Here are the measures announced by RBI:
1. Exemption from Cash Reserve Ratio (CRR) and Statutory Liquidity Ratio (SLR) on Incremental FCNR(B) and NRE Term Deposits
Currently, banks are required to include all Foreign Currency Non-Resident (Bank) [FCNR(B)] and Non-Resident (External) Rupee (NRE) deposit liabilities for computation of Net Demand and Time Liabilities (NDTL) for maintenance of statutory requirements such as CRR and SLR. The RBI said that from the reporting fortnight beginning July 30, 2022 incremental FCNR(B) and NRE deposits with reference base date of July 1, 2022 will be exempt from the maintenance of CRR and SLR. This relaxation will be available for deposits mobilised up to November 4, 2022. Transfers from Non-Resident (Ordinary) (NRO) accounts to NRE accounts shall not qualify for the relaxation.

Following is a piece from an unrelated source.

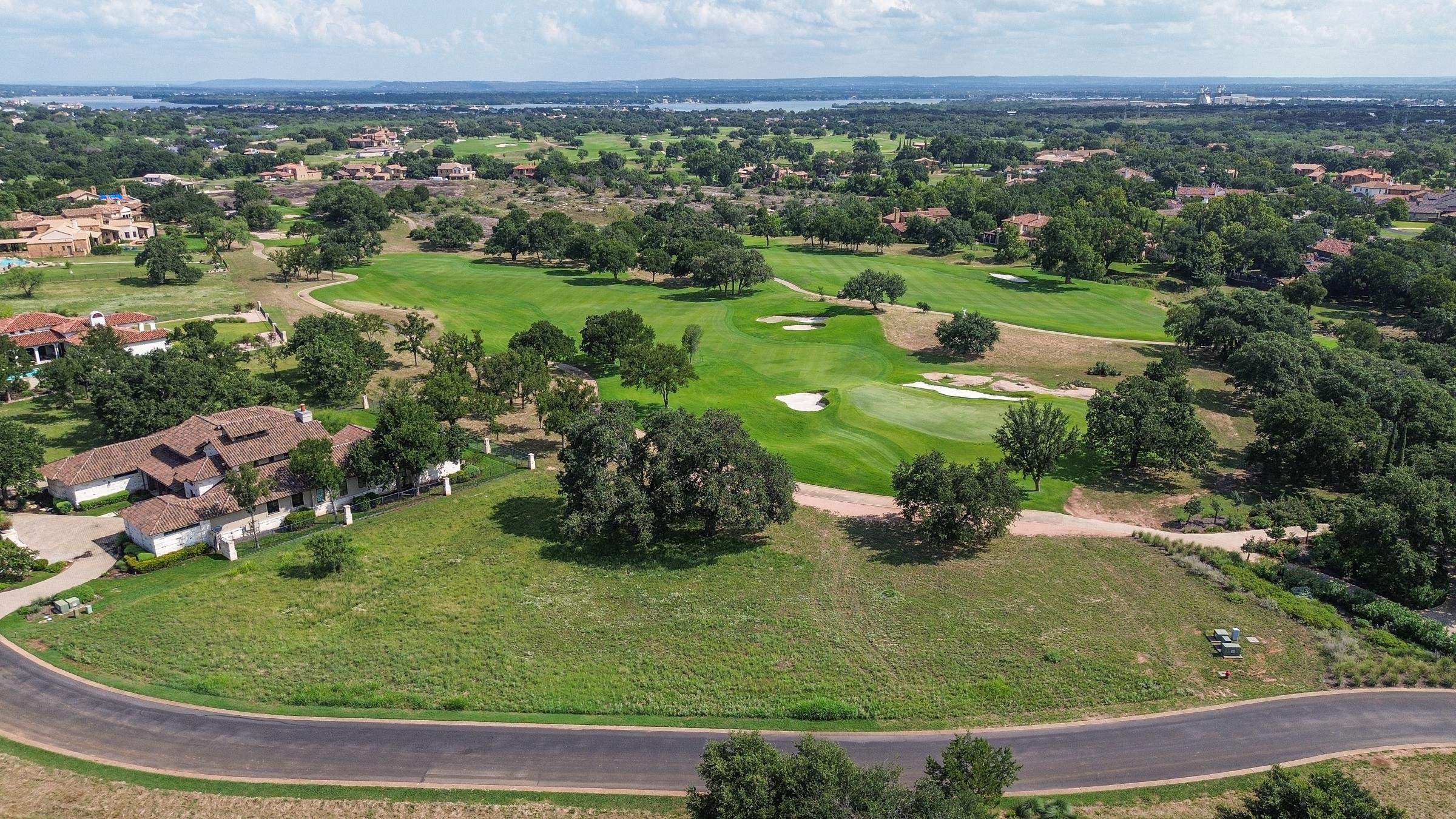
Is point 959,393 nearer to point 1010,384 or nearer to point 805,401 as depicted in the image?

2. Interest Rates on FCNR(B) and NRE Deposits
The RBI has temporarily permitted banks to raise fresh Foreign Currency Non-Resident Bank [FCNR(B)] and NRE deposits without reference to the extant regulations on interest rates, with effect from July 7, 2022. This relaxation will be available for the period up to October 31, 2022.
3. FPI Investment in Debt
Currently, all central government securities (G-Secs) with 5-year, 10-year and 30-year tenors are categorized as “specified securities” under the Fully Accessible Route (FAR). To increase the choice of G-Secs available for investment by non-resident investors under the FAR as also to augment liquidity across the sovereign yield curve, the RBI has been decided that all new issuances of G-Secs of 7-year and 14-year tenors, including the current issuances of 7.10% GS 2029 and 7.54% GS 2036, will be designated as specified securities under the FAR.

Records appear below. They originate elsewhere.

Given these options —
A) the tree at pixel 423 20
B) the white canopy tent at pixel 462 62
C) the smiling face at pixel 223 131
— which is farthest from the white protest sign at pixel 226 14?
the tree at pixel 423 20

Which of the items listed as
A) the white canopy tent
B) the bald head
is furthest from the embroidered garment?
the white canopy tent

At present, FPI investment in government and corporate debt under the MTF (Medium Term Framework) is subject to a macroprudential short term limit viz., not more than 30 per cent of investments each in government securities and corporate bonds can have a residual maturity of less than one year. It has been decided that investments by FPIs in government securities and corporate debt made till October 31, 2022 will be exempted from this short term limit. These investments will not be reckoned for the short term limit till maturity or sale of such investments.
4. Foreign Currency Lending by Authorised Dealer Category I (AD Cat-I) Banks
At present, AD Cat-I banks can undertake overseas foreign currency borrowing (OFCB) up to a limit of 100 per cent of their unimpaired Tier 1 capital or US$10 million, whichever is higher. The funds so borrowed cannot be used for lending in foreign currency except for the purpose of export finance. It has now been decided that AD Cat-I banks can utilise OFCBs for lending in foreign currency to entities for a wider set of end-use purposes, subject to the negative list set out for external commercial borrowings (ECBs). The measure is expected to facilitate foreign currency borrowing by a larger set of borrowers who may find it difficult to directly access overseas markets. This dispensation for raising such borrowings is available till October 31, 2022.
5. External Commercial Borrowings (ECBs)
The RBI has now been decided to increase the limit under the automatic route from $750 million or its equivalent per financial year to $1.5 billion. The all-in cost ceiling under the ECB framework is also being raised by 100 basis points, subject to the borrower being of investment grade rating.